Once these components were delineated, bugs became easier to localize and fix. I also created a single prompts.py file to house every prompt in the system, gating all edits through manual approval.

Lessons Learned

  • Don’t be lazy just because it’s AI: I assumed vibe-coding would do the heavy lifting. By weekend two, I had only specified the four input parameters, hoping the rest would fall into place. What I did on weekend four—designing clean modules and owning the flow—should have come first.

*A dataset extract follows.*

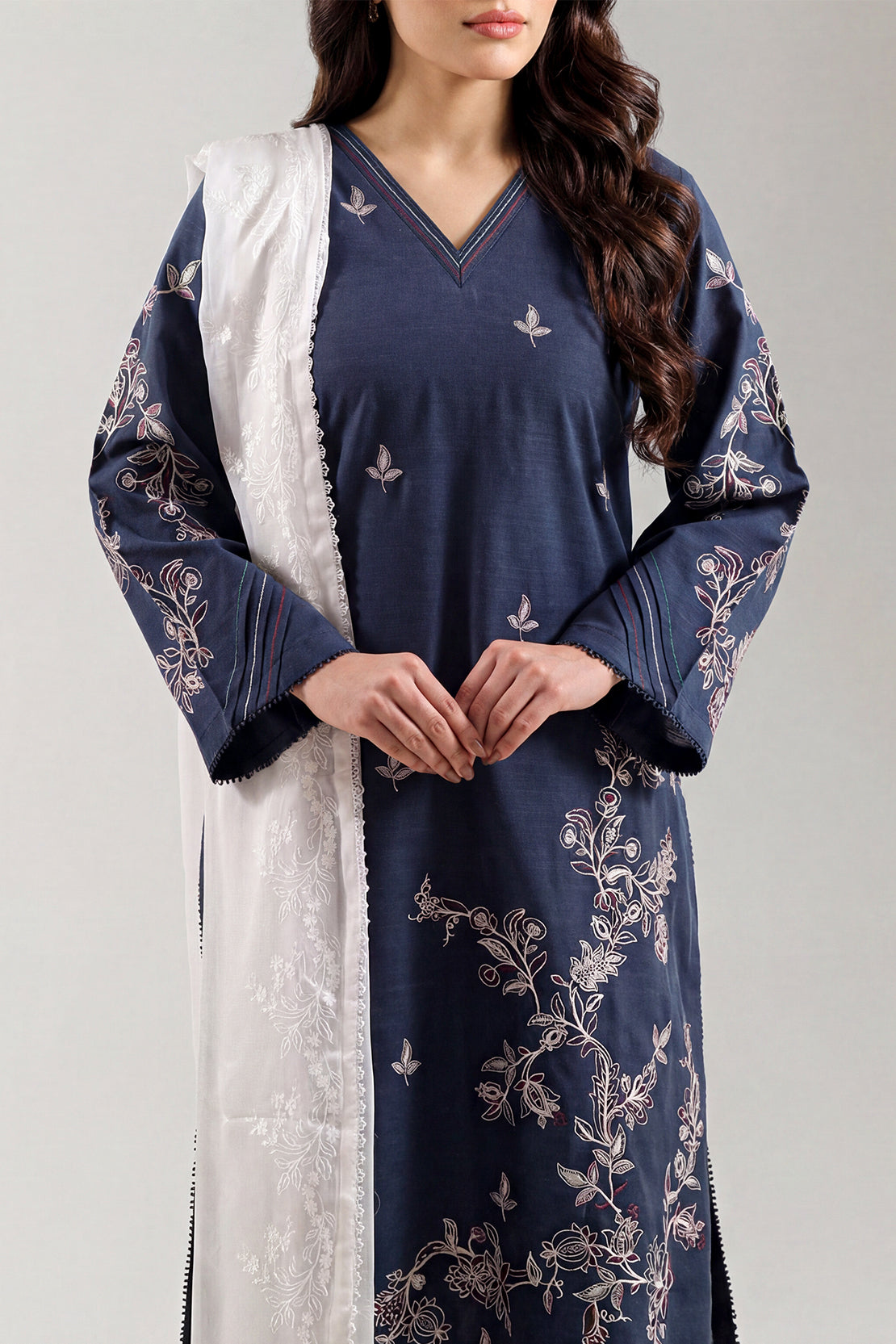 Products – SAYA USA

  • Ask the AI to investigate, not fix: Early on, the agent would instantly patch issues I pointed out, often making silent changes. I lost track of what was broken vs. what was “fixed.” Now I always ask it to diagnose and propose solutions—nothing gets implemented without review.

  • Treat prompts as sacred ground: Prompts were embedded in multiple places and kept changing without oversight. Centralizing all prompts in a single file and requiring manual approval for every edit reduced hallucinations and prevented a few near-misses. Also, the Replit agent kept redundant prompt copies, which was odd.

  • Testing matters more with LLMs: Because behavior is jagged—astonishingly good in some places and oddly brittle in others (e.g., miscounting letters in “strawberry”)—you need wide-spectrum tests run often. In Munshi, this became the early-warning system for unintended regressions introduced by unrelated “fixes”.

What’s Next for Munshi?

Munshi is usable but fragile; it works in clean paths and still stumbles on ambiguous phrasing and cross-module regressions. I’m planning a full rebuild, likely using OpenAI Codex or Claude. Next feature ideas: (1) offer alternatives when requested criteria don’t match any availability, (2) send an email invite automatically once the user accepts, and (3) improve error messaging and recovery paths.

Lines between Product and Engineering are shifting

Munshi gave me a window into how product-thinking and AI-native tooling can accelerate early-stage prototyping. With a clear user journey and a conceptual architecture, you can get surprisingly far—almost to the finish line. Great software engineering still matters for scale and reliability, but early code is increasingly throwaway.. we can waste it (much like the 70s silicon valley mantra of wasting transistors). My pattern now: start with quick, nascent tinkering in an AI-native dev platform (Replit, Bolt) to refine the concept and surface kinks, then switch to a frontier model tuned for coding to harden the design.

It’s still early—jagged edges and all—product thinking matters even more now.